Historian Martin Gilbert explained the context of the Farhud this way: “Even with the defeat of the Nazis their propaganda continued to have its effect throughout the Muslim world, and antisemitic cartoons and accusations, once the particular specialty of European prejudice, now joined with existing Muslim attitudes to reinforce anti-Jewish feelings.”

With the U.N.’s passage of the Partition Plan in 1947, and as a result of Israel achieving statehood in 1948, rioting and violence against the Jews of Iraq increased, and an Iraqi law, which remains in effect today, made Zionism a capital crime.

Between 1950 and 1951, more than 100,000 Iraqi Jews were airlifted to Israel in Operations Ezra and Nehemiah. By this point, almost the entire Jewish community were forced to leave Iraq.

As for the relationship between Iraq and the Jewish state, the two countries have officially been at war with Israel since 1948 when Iraq joined other Arab states in fighting against the newly-declared Jewish state. Iraqi forces also fought against Israel in the 1967 Six-Day War and the 1973 Yom Kippur War

In 2019, Iraqi ambassador to the U.S. Fareed Yasseen surprised many when he said that there are “objective reasons” for normalization between Iraq and Israel, “including the presence of a significant Iraqi community in Israel.” However, Iraq’s Foreign Ministry said he was “inappropriately quoted” by the media, adding that Iraq “rejects Israeli invasion and the rape of Arab land” and that it stands by its “principle of boycott.”

The bottom line

The Jewish community once made up one-third of the population of Baghdad; today, only a handful of Jews remain in Iraq. We cannot change the past, including the horrible persecution the Jewish community endured in Iraq. It definitely does not seem likely that the Jewish community will return to Baghdad any time soon. 

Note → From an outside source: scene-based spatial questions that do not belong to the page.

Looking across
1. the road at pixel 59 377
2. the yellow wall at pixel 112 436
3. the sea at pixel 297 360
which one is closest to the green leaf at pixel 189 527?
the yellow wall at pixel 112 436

However, the conference that took place in Erbil provides some hope that Israel and Iraq could one day have the friendship that Jews and Muslims once had in Iraq. As the op-ed attributed to Al-Hardan states, “Our guiding light is the memory of a more honorable past…a country that, at its finer moments, witnessed a spirit of partnership across ethnic and sectarian lines.” Let’s hope that those memories help Iraq and Israel move forward toward a brighter future.